> [Data section]
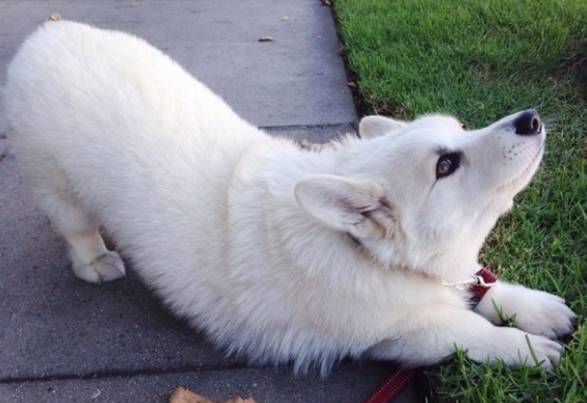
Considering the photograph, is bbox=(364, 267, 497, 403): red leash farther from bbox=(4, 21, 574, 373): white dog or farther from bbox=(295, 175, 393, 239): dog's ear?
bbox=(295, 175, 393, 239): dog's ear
==
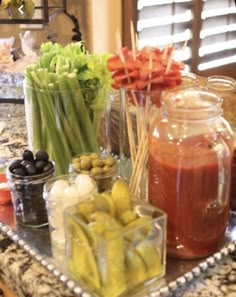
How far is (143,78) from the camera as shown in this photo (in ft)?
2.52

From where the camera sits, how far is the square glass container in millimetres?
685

> [The problem] Which lines of the material contain the string "bbox"? List each such line in full, counting only case-exact matches.

> [Worked solution]
Considering the photograph, is bbox=(364, 267, 497, 403): red leash farther from bbox=(4, 21, 574, 373): white dog or farther from bbox=(295, 175, 393, 239): dog's ear?
bbox=(295, 175, 393, 239): dog's ear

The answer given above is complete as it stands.